● Set of tasks
1) Please answer these questions about the forum thread on resetting a Samsung CLX-6260FD:
(a) What did the original poster lose during a relocation?
(b) In which country is the Canon service desk the poster spoke to?
(c) According to the thread, what does button number 9 on the CLX-626xFW series do?
2) Summarize the forum thread on resetting a Samsung CLX-6260FD in two sentences.

● Text shown

************

# How to factory reset Samsung clx-6260fd



## cruzman (Jul 6, 2014)

Help.
Has someone knowledge about now how to factory reset an Samsung clx-6260fd.
As I during an relocation has lost my ID and password for login to the SyncThru Web Service. 
Has tried Samsung support without any success :sad:.
Has also tried all solutions mentioned in an earlier thread.
Thanks


----------



## joeten (Dec 4, 2008)

Hi and welcome to TSF try the info here Samsung CLX-6260FD | User Manual Ver.1.0 (English) it might have something


----------



## cruzman (Jul 6, 2014)

joeten said:


> Hi and welcome to TSF try the info here Samsung CLX-6260FD | User Manual Ver.1.0 (English) it might have something


Hello joeten.
The manual says noting about it.
Have spoken to Canon service desk here in Norway and they don't know how to do it.
They say I probably have to get an service guy to fix it.
Its strange, the other model the CLX-626xFW series have an reset button on the panel..... Button number 9: Resets the current machine's setup.
6260FD dos not :facepalm:
Printer is only six months old, so if I has to dismantle it to solve it on the mainboard, and that is a pity, as it will terminate the guaranty.:sad:


----------



## joeten (Dec 4, 2008)

Hi, sorry to hear that, I have looked but cannot find anything about a reset for this model my guess is it is hidden, and needs a service center who may have a service manual to allow them access to the area for reset, unfortunately I have found nothing related to the service manual either.


----------



## JimE (Apr 16, 2009)

Most hardware doesn't provide a simple "reset" button which removes security settings. The only solution is often a certified technician. Having a reset button nullifies having security settings.


----------

************

● Data shown
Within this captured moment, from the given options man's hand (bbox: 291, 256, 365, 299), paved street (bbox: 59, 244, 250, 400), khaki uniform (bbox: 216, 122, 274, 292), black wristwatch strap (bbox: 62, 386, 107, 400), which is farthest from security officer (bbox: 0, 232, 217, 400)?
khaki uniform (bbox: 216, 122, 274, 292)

************

● Answers to the tasks
1)
(a) The ID and password for logging in to the SyncThru Web Service.
(b) Norway.
(c) It resets the current machine's setup.

2) A user who lost the login ID and password for the SyncThru Web Service asks how to factory reset a Samsung CLX-6260FD, noting that the manual, Samsung support and a Canon service desk in Norway did not help. Other posters could find no reset method for this model and suggest that a service center or a certified technician is likely the only solution.